======== LISTED RECORDS ========

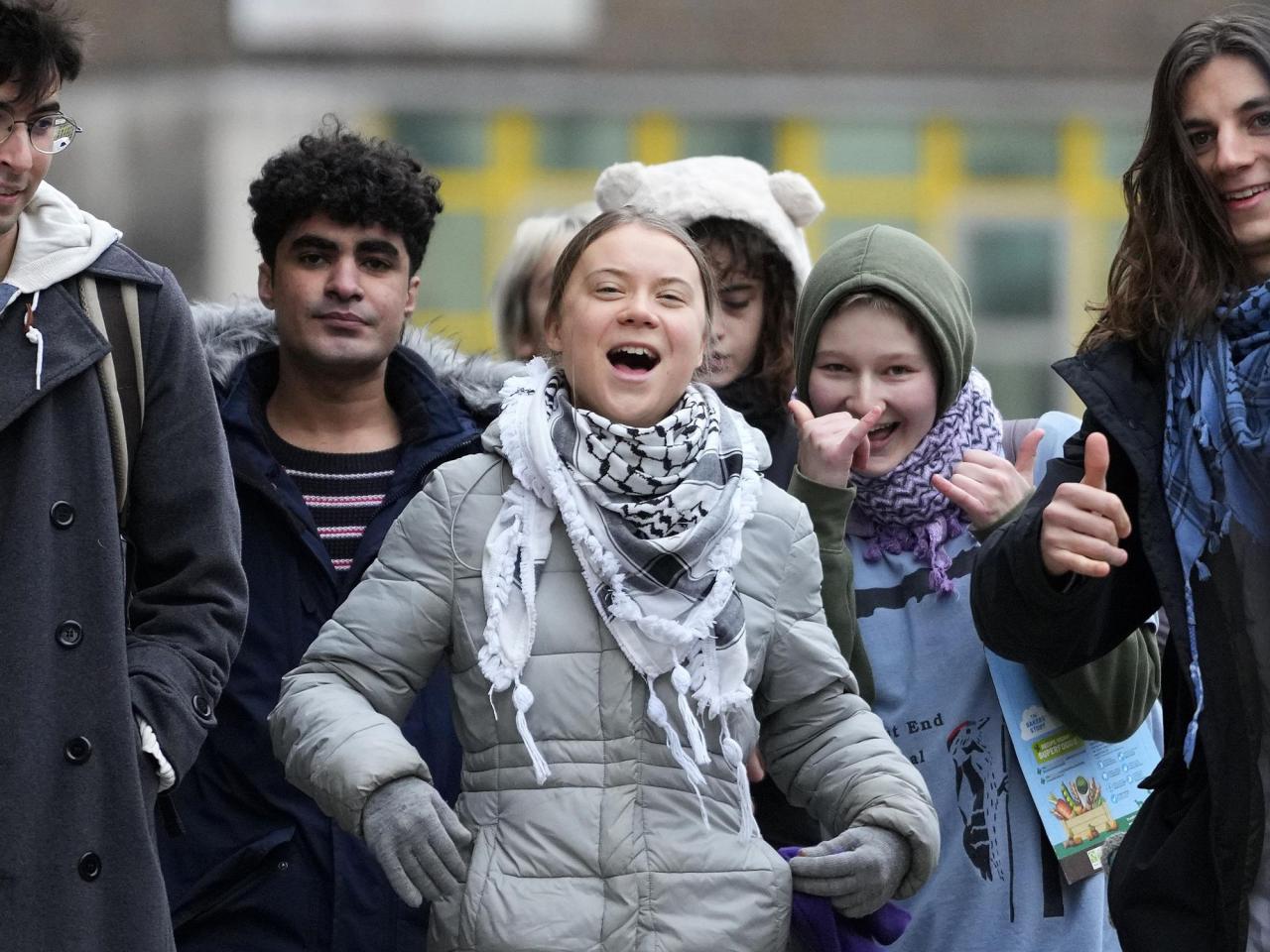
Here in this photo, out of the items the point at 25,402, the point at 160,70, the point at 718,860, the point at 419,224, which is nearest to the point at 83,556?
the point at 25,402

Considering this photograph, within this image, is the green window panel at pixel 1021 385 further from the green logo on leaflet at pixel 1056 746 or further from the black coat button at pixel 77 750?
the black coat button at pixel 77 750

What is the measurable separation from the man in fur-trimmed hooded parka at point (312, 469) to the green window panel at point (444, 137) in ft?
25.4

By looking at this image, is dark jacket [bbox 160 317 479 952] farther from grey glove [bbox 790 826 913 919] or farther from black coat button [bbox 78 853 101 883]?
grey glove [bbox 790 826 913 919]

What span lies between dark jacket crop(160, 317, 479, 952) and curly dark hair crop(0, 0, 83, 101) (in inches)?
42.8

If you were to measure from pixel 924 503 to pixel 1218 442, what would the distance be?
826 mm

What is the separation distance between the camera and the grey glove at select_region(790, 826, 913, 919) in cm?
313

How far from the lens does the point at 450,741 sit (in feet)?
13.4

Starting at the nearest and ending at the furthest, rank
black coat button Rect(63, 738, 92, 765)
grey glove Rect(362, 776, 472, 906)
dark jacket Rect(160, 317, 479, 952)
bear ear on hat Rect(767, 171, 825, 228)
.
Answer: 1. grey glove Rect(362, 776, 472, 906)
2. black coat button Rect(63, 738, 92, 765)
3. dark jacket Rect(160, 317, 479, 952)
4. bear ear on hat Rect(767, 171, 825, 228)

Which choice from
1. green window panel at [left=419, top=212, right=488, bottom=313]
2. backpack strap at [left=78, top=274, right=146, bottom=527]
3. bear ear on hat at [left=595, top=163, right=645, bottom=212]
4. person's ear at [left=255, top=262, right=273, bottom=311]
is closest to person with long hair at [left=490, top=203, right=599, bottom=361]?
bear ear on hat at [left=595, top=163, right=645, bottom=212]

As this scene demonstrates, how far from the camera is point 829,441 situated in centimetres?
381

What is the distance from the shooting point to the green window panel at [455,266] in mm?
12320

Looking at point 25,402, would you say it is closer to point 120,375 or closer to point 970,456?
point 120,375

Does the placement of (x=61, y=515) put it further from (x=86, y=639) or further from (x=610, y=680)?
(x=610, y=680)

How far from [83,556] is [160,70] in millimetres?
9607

========

• [TASK OBJECTIVE]:
Recast the listing as a JSON list of strings, starting at the line that contains "Starting at the" and ending at the final line of the listing, with one string per line and blank lines omitted.

• [THE RESULT]:
[
  "Starting at the nearest and ending at the furthest, rank",
  "black coat button Rect(63, 738, 92, 765)",
  "grey glove Rect(362, 776, 472, 906)",
  "dark jacket Rect(160, 317, 479, 952)",
  "bear ear on hat Rect(767, 171, 825, 228)",
  ".",
  "Answer: 1. grey glove Rect(362, 776, 472, 906)",
  "2. black coat button Rect(63, 738, 92, 765)",
  "3. dark jacket Rect(160, 317, 479, 952)",
  "4. bear ear on hat Rect(767, 171, 825, 228)",
  "Which choice from",
  "1. green window panel at [left=419, top=212, right=488, bottom=313]",
  "2. backpack strap at [left=78, top=274, right=146, bottom=527]",
  "3. bear ear on hat at [left=595, top=163, right=645, bottom=212]",
  "4. person's ear at [left=255, top=262, right=273, bottom=311]",
  "is closest to person with long hair at [left=490, top=203, right=599, bottom=361]?",
  "bear ear on hat at [left=595, top=163, right=645, bottom=212]",
  "As this scene demonstrates, how far from the camera is point 829,441 situated in centimetres?",
  "381",
  "What is the distance from the shooting point to the green window panel at [455,266] in mm?",
  "12320",
  "Looking at point 25,402, would you say it is closer to point 120,375 or closer to point 970,456?",
  "point 120,375",
  "Does the placement of (x=61, y=515) put it further from (x=86, y=639) or further from (x=610, y=680)?",
  "(x=610, y=680)",
  "How far from [83,556] is [160,70] in millimetres?",
  "9607"
]